Is there any example for doing policy gradient calculation with dl4j/rl4j?

I can not find any. Since dl4j embeds the activation function in the layer, it seems difficult to calculate the gradient externally and put it back in dl4j network.

There is an example for external errors: https://github.com/eclipse/deeplearning4j-examples/blob/master/dl4j-examples/src/main/java/org/deeplearning4j/examples/misc/externalerrors/MultiLayerNetworkExternalErrors.java

If you don’t want the activation function to modify the output of a layer, you can always use an identity activation.

Yes, but I need an activation function such as softmax to get the probility of each action as the output of the policy network.
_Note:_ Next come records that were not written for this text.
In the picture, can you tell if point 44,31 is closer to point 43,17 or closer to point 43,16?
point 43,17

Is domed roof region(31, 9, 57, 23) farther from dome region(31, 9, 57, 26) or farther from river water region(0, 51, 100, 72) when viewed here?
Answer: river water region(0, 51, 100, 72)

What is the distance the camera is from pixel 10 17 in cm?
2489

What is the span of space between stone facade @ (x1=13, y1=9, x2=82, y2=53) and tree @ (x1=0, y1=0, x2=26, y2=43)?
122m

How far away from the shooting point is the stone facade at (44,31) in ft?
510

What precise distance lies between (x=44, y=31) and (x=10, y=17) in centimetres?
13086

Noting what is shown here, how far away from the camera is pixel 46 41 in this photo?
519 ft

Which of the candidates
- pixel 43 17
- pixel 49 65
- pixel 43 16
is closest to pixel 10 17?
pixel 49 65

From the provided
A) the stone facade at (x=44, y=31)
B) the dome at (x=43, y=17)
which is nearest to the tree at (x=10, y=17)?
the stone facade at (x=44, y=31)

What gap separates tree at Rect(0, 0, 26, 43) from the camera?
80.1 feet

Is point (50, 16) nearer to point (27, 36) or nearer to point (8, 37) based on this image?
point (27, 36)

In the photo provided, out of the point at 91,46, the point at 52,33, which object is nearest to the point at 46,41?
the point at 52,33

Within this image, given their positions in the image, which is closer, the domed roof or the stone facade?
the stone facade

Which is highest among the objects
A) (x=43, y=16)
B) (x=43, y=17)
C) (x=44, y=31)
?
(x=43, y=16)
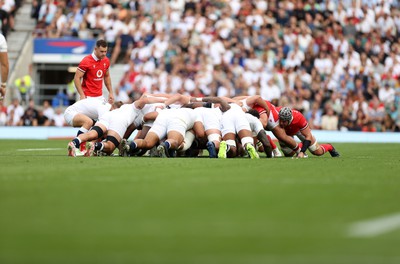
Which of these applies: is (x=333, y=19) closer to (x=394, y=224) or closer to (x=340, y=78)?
(x=340, y=78)

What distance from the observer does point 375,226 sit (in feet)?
20.6

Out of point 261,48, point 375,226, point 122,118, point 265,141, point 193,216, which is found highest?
point 375,226

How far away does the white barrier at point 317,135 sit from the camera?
100ft

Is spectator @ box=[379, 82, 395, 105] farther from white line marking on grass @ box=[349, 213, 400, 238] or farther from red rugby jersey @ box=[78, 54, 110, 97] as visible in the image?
white line marking on grass @ box=[349, 213, 400, 238]

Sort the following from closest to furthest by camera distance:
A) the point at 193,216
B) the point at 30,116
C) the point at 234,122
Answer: the point at 193,216 < the point at 234,122 < the point at 30,116

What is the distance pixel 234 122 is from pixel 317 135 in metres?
14.3

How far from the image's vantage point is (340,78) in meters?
33.0

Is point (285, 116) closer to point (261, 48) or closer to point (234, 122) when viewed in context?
point (234, 122)

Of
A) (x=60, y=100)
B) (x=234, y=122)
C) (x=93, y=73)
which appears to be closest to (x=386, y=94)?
(x=60, y=100)

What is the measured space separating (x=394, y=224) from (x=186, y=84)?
25.7 m

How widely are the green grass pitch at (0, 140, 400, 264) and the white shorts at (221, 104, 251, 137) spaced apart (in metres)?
5.05

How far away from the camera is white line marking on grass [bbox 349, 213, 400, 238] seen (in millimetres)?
5909

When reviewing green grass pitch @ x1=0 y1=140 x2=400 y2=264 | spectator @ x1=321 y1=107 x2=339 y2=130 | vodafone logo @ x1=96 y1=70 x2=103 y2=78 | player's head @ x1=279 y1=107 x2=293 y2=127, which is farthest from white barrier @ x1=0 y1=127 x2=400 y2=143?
green grass pitch @ x1=0 y1=140 x2=400 y2=264

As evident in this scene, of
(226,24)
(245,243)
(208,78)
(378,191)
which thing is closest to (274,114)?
(378,191)
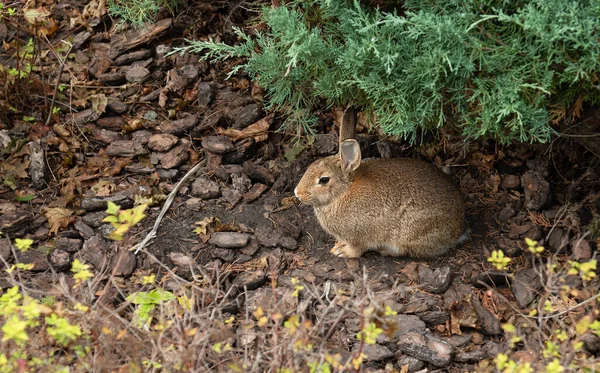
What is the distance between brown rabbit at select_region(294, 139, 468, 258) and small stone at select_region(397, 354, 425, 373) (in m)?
1.02

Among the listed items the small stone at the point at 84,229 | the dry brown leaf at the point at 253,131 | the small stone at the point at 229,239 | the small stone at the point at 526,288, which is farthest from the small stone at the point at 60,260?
the small stone at the point at 526,288

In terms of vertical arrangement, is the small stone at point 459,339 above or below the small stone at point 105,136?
below

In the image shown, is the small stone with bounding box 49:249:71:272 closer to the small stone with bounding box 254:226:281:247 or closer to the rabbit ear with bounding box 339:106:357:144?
the small stone with bounding box 254:226:281:247

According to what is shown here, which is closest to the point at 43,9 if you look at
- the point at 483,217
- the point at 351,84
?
the point at 351,84

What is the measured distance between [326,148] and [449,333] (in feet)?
6.44

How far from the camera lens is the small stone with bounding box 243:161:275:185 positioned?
5898 mm

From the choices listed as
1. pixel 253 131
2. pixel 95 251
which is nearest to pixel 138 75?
pixel 253 131

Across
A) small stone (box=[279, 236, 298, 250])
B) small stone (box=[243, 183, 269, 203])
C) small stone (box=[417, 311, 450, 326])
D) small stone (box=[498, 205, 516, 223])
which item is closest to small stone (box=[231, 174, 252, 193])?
small stone (box=[243, 183, 269, 203])

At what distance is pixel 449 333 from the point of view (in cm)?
475

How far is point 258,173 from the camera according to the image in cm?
590

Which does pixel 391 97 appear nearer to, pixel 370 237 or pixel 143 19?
pixel 370 237

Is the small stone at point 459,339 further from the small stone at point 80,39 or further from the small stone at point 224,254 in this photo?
the small stone at point 80,39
You can use external errors with softmax too, there should be nothing to prevent you from using a Softmax activation on your last layer.

How is the external error should be calculated in the case of softmax as the last layer?
As the policy gradient algorithm, the gradient should be calculated with the reward, such as reward*log(actionProb). I get the reward from the environment and get the action probility from dl4j network ouput.But to backprop the network with softmax as the final output, I should get the error of the probility right?

There are lots of different algorithms for that, so the exact details are going to be different depending on what exactly you want to do.

Thanks for the link. That’s true. My question is how to integrate any of the algorithm into dl4j network. To be more specific, I think those algorithms are all calculating the gradient of the parameters while a dl4j network(in case of using softmax as the output) requires the probility error to do the backprop.

If you take a closer look at the external errors example, you will find that it also shows you how to use external gradients. So you don’t even have to calculate an error, if you have the gradients already, you can pass them in directly.

That would be cool but I can not figure out how to transform the gradient from the algorithm to the gradient dl4j accepts. It is difficult for me to get the required shape of the dl4j gradient. Is there any example?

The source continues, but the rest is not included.